Il n’y a donc plus d’humains, même imparfaits, à qui parler de vive voix. Il n’y a que des communications formelles, par voies postales et courrier recommandé. Depuis l’achat de cet énième immeuble à revenus, ce nouveau propriétaire est complètement absent, invisible, incommunicado. Seules existent des preuves de lui, de son existence, de ses nombreuses compagnies ainsi que de ses multiples dossiers de négligence immobilière – articles de presse concernant des avis de détérioration d’immeubles et demandes de permis de démolition refusées, etc. – vous voyez le genre.
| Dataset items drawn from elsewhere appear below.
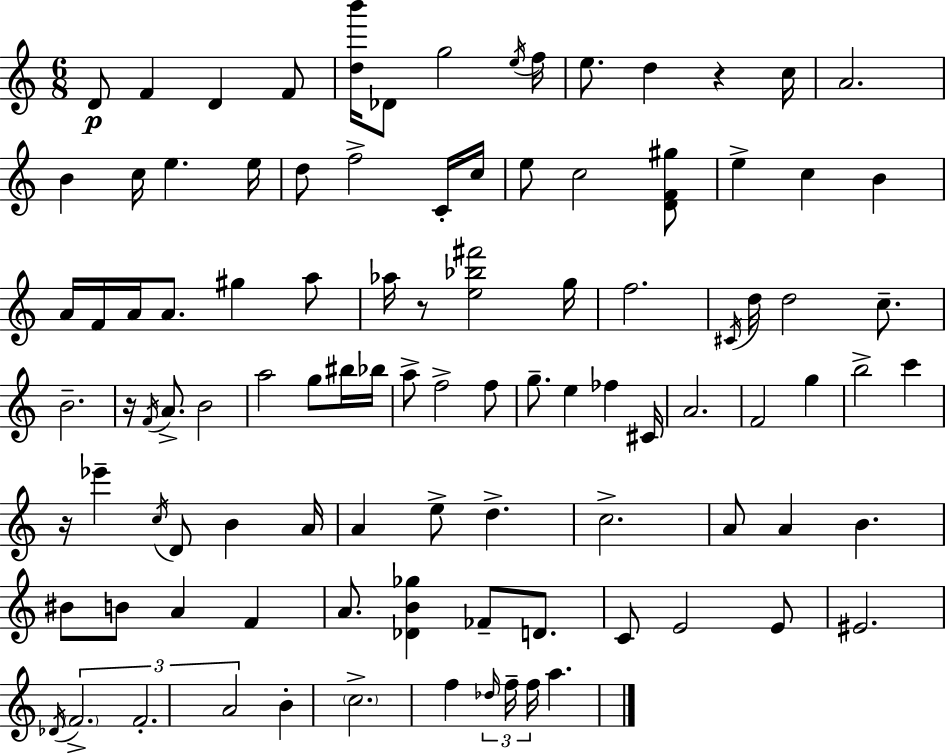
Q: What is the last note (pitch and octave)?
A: A5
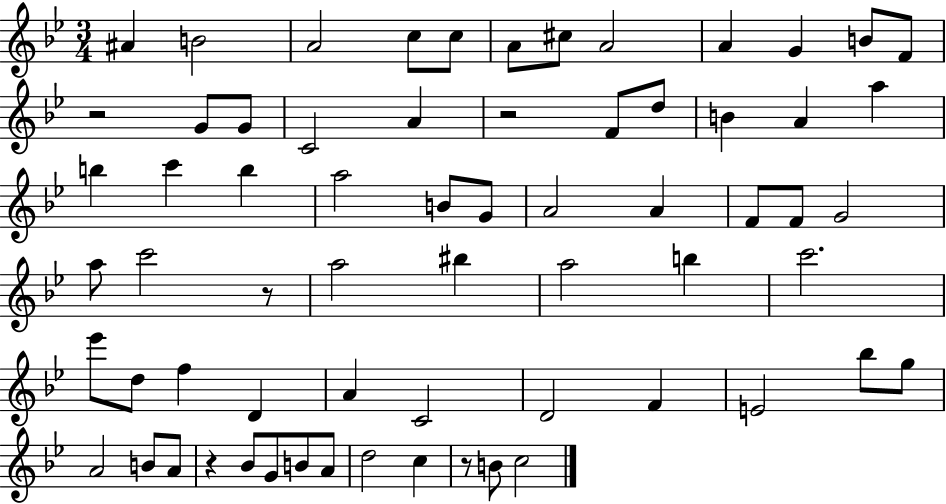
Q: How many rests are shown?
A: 5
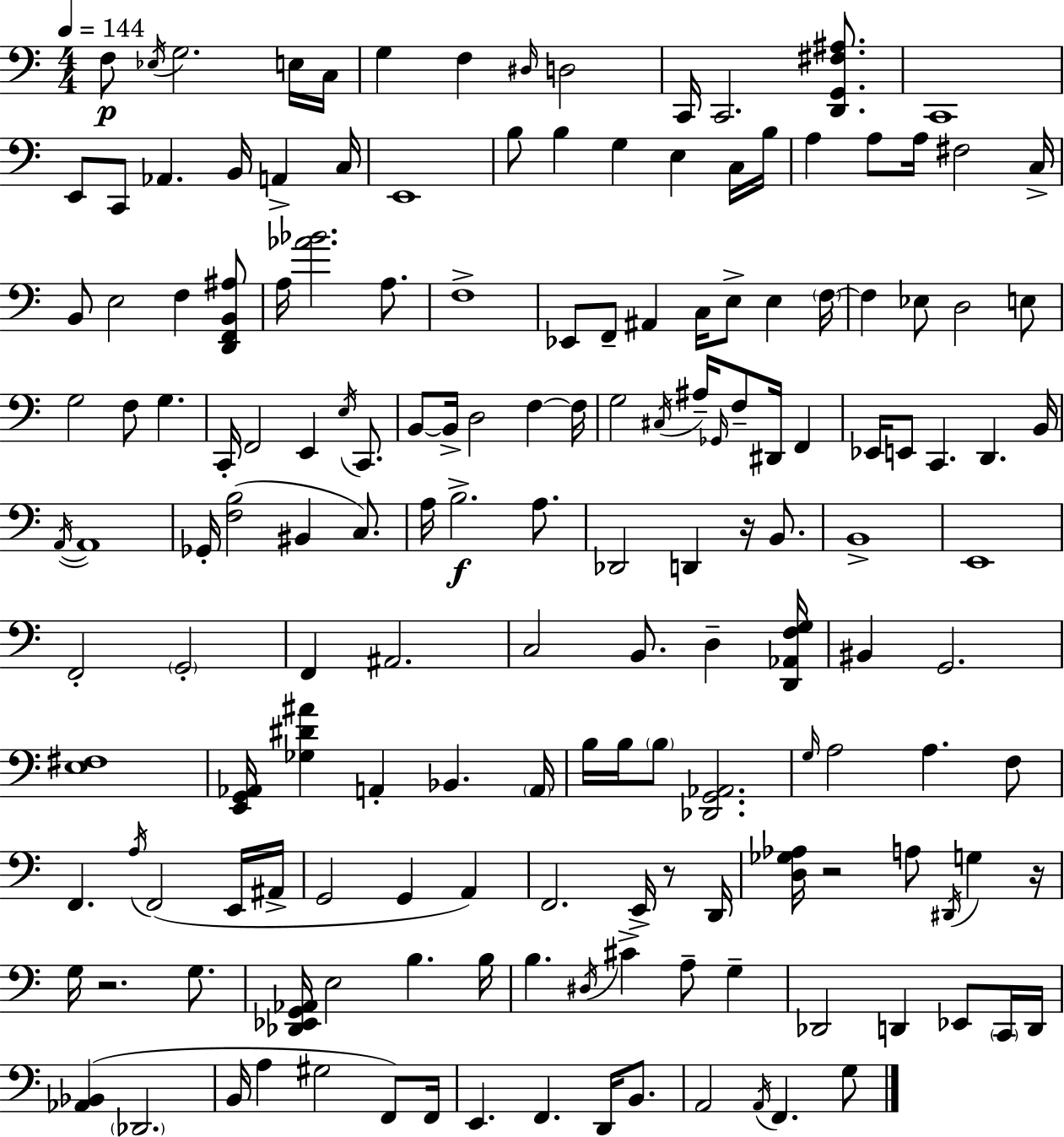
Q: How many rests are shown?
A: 5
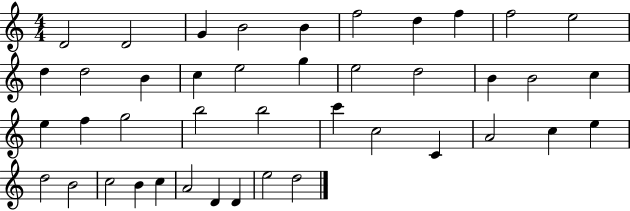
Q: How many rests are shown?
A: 0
Mais l’homme, lui, on ne l’a jamais vu. La majorité des locataires, d’ailleurs, n’ont jamais parlé à personne censé jouer le rôle de « locateur ». Pour ma part, je n’ai parlé à aucun être humain, ni reçu aucune visite, ni aucun retour d’appels depuis leur prise de possession en octobre dernier. Depuis plus de six mois, donc, il n’y a plus personne à qui parler pour s’occuper des locataires, pour répondre à nos demandes, à nos appels, pour entretenir les lieux, et le reste. Même le Relevé 31, que les propriétaires sont pourtant tenus d’envoyer pour fins d’impôts, n’a été reçu par aucun locataire dans l’immeuble. Là encore, pas de réponse.
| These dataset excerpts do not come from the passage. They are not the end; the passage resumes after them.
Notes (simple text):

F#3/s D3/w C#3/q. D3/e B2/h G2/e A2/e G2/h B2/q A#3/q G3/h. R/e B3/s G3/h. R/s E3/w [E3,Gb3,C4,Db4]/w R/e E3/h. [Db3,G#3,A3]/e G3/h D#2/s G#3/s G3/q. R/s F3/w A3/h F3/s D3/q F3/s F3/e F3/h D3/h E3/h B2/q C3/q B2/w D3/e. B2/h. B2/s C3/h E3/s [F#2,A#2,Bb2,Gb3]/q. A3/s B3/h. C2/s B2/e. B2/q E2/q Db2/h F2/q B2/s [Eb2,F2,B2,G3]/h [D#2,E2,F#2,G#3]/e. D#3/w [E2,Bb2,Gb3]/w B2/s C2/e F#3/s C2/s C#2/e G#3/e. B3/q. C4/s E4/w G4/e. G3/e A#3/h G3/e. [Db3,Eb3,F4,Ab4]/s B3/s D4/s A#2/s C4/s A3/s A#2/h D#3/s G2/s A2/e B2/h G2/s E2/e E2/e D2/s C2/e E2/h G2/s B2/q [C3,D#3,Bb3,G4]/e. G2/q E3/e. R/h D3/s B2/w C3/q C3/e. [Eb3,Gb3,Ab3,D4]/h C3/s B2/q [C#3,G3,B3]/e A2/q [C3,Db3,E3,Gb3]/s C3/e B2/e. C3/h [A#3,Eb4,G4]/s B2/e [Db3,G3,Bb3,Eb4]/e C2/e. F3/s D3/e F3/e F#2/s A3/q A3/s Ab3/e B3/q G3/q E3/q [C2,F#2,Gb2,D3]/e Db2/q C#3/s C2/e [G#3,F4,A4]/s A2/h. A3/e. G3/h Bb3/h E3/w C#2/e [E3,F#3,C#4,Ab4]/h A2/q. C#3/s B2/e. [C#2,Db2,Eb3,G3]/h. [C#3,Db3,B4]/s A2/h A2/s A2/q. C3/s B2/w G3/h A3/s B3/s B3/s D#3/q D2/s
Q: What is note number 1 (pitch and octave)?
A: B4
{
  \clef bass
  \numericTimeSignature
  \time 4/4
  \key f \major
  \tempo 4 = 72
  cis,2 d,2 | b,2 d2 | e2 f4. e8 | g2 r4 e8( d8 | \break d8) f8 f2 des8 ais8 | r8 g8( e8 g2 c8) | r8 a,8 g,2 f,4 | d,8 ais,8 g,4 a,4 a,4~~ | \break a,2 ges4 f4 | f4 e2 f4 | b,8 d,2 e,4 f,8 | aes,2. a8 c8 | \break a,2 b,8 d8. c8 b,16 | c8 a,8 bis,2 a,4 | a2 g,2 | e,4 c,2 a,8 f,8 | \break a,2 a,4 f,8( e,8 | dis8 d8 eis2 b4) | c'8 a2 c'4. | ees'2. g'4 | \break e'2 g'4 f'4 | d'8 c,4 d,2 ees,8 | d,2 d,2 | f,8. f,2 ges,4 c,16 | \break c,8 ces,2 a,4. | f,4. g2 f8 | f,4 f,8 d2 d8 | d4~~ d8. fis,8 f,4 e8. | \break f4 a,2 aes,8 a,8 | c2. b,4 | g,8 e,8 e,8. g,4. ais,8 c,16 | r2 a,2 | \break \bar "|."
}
En somme, Monsieur le propriétaire et ses maintes compagnies gèrent des « portes ». Selon nos informations, ils gèreraient quelque 800 à 900 portes… Et malgré ses nombreux dossiers de négligence immobilière, il a pu acheter un autre immeuble locatif. C’est du beau.
Dans ce contexte d’interminable « crise du logement », voilà ce que nous sommes devenus, nous, les locataires, des « portes », de simples numéros à gérer. Nous ne sommes plus des êtres humains avec des besoins. Il n’y a plus d’écoute, plus d’échange ni même d’humanité. Et les abuseurs s’amusent.
On nous dira qu’il y a des ressources, des lois, des règles et des règlements qui existent pour protéger les droits des locataires. Laissez-moi rire. C’est la jungle! Le marché locatif est un bordel depuis plusieurs années. Les abus de pouvoir sont partout. Juste pour visiter un logement, certains propriétaires n’hésitent pas à exiger un dépôt ou encore des informations illégales comme votre numéro d’assurance sociale.
En plus d’être très coûteuses et énergivores, entamer des procédures contre tous ces gens qui abusent de leur pouvoir est impossible. Dans ce marché locatif abusif du capitalisme sauvage, où la demande surpasse de très loin l’offre, les locataires sont devenus des numéros à gérer.
Or, derrière cette interminable « crise du logement », derrière ses « portes », il y a des gens. Il y a des êtres humains avec des besoins et des réparations à faire faire dans leur logement mal entretenu depuis plusieurs années. Il y a des humains avec un vécu, une histoire, des problèmes, une maladie ou autre réalité de la vie, qui, du jour au lendemain, à cause d’un minable propriétaire abuseur, voire frauduleux, tombent de haut dans la pyramide de Maslow. Se retrouvant maintenant en bas de l’échelle, ne sachant plus qui s’occupera de nous en cas d’urgence, ne se sentant même plus en sécurité dans ce minable logement d’Hochelag’, le stress des locataires est immense.
Non, nous, les locataires, ne sommes pas des « portes ». Nous ne sommes que des êtres humains qui, manifestement, depuis plusieurs années maintenant, ne pèsent pas lourd dans la balance.